Five (5) Critical Technology Success Factors
DataOps is not a technology. As much as some vendors may claim you can “buy DataOps” — you cannot. It’s a philosophy and practice, which requires organizational alignment and cultural readiness. That said, in order to be successful with DataOps initiatives, some level of technology maturity is mission critical.
Let’s see what could have helped make Jim, Susan and Amit (see this blog’s intro trivia question) successful.
1. Agile data infrastructure
DataOps hinges on an agile data infrastructure, that means on the organizational ability to allocate and scale compute infrastructure elastically, as needed. Jim, in our intro case study, was slowed down by his inability to rapidly provision compute infrastructure.
While in some cases cloud-based services may be the answer, the reality is typically not as straight forward. Data may be distributed across on-premises and multi cloud platforms; compliance and regularity requirements may interfere with where and when to deploy compute for DataOps. A cohesive data management strategy and technology management infrastructure is recommended.
2. Automated data pipelines
Data infrastructure and data pipelines need to support self- or auto-provisioning, based on data scientists’ needs. To stay with Jim, as data scientist he doesn’t really want to spin up IT infrastructure: All he wants to do is train his RNN models, and to do so fast.
The data pipelines the data scientist (or data engineer) provisions should automatically, behind the scenes, scale the infrastructure so it’s up to the task — and de-provision, where no longer needed. E.g. data pipelines need to understand the recipes for scaling up with Hadoop and Spark.
3. Model deployment workflows
Once developed using the preferred (and often: open source based) tools, data models need to be wrapped and deployed, and injected into end-to-end analytical workflows. Susan lacked the ability to deploy the model where it was really needed — at the “edge” in the IoT infrastructure.
Often, those analytical workflows want to be embedded into business applications, in support of processes such as call enters, sales or manufacturing; and, model execution may need to happen in the cloud, or on the ‘IoT edge’. For example, a container-friendly IoT edge architecture should be considered to enable rapid deployment.
4. Model testing
Even with 100% accurate data, data science isn’t an exact science. Rather there are typically several approaches to solve a given problem. Amit learned late in the project that the model wasn’t quite up to the task.
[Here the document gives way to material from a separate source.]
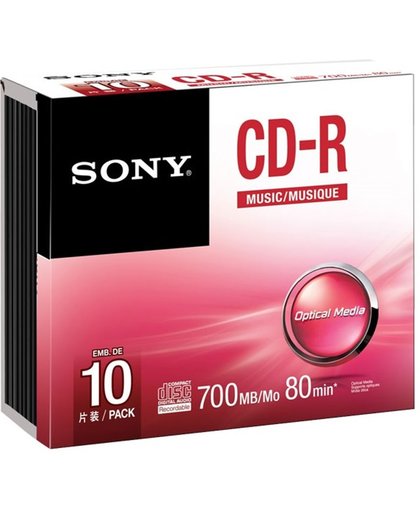 Sony 10CRM80SS lege cd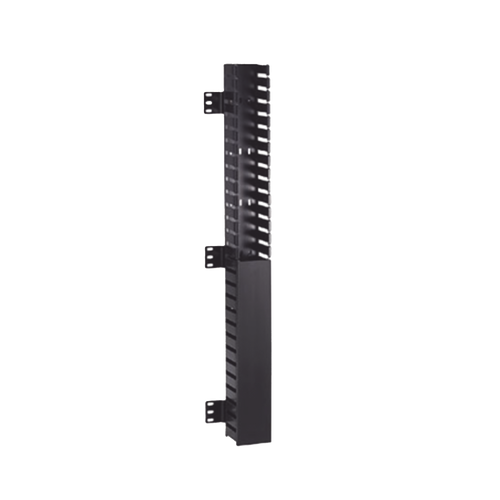 Organizador Vertical IN-Cabinet, Sencillo (Solo Frontal), Para Uso Con Gabinetes Panduit, Montaje Frontal en Riel de Rack, 40 UR, 2.25 in de Ancho, Color Negro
Multiple models want to be compared and benchmarked, not just in terms of accuracy under different scenarios, but also in terms of cost of compute infrastructure, and cost for maintenance. There are technologies available to compare and identify the most accurate model for a specific task.
You cannot manage what you cannot measure. That old saying certainly is applicable to data science. Jim, Susan and Amit would have benefited from real-time metrics measuring project success — but also from alerts highlighting potential or actual bottlenecks.
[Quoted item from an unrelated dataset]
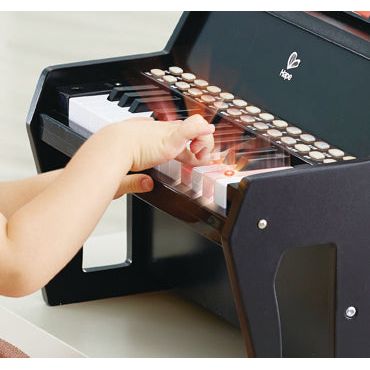 Hape Learn with Lights Piano - Black Age 3+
Model accuracy, consumption of compute infrastructure, the speed to train models and infer results — a DataOps systems needs to account for relevant metrics. Scientific measurement frameworks, tools and dashboard can help.
Data science, machine- and deep learning are here to stay, and will continue to have profound impact on organizations’ top and bottom lines, across industries. The faster organizations can deploy working models into production (and continue to improve those over time), the better they’ll be prepared for business success. While DataOps is still a fairly early discipline, already best practices and proven technologies exist today to drive more frequent releases at higher quality, for ultimately better business outcomes.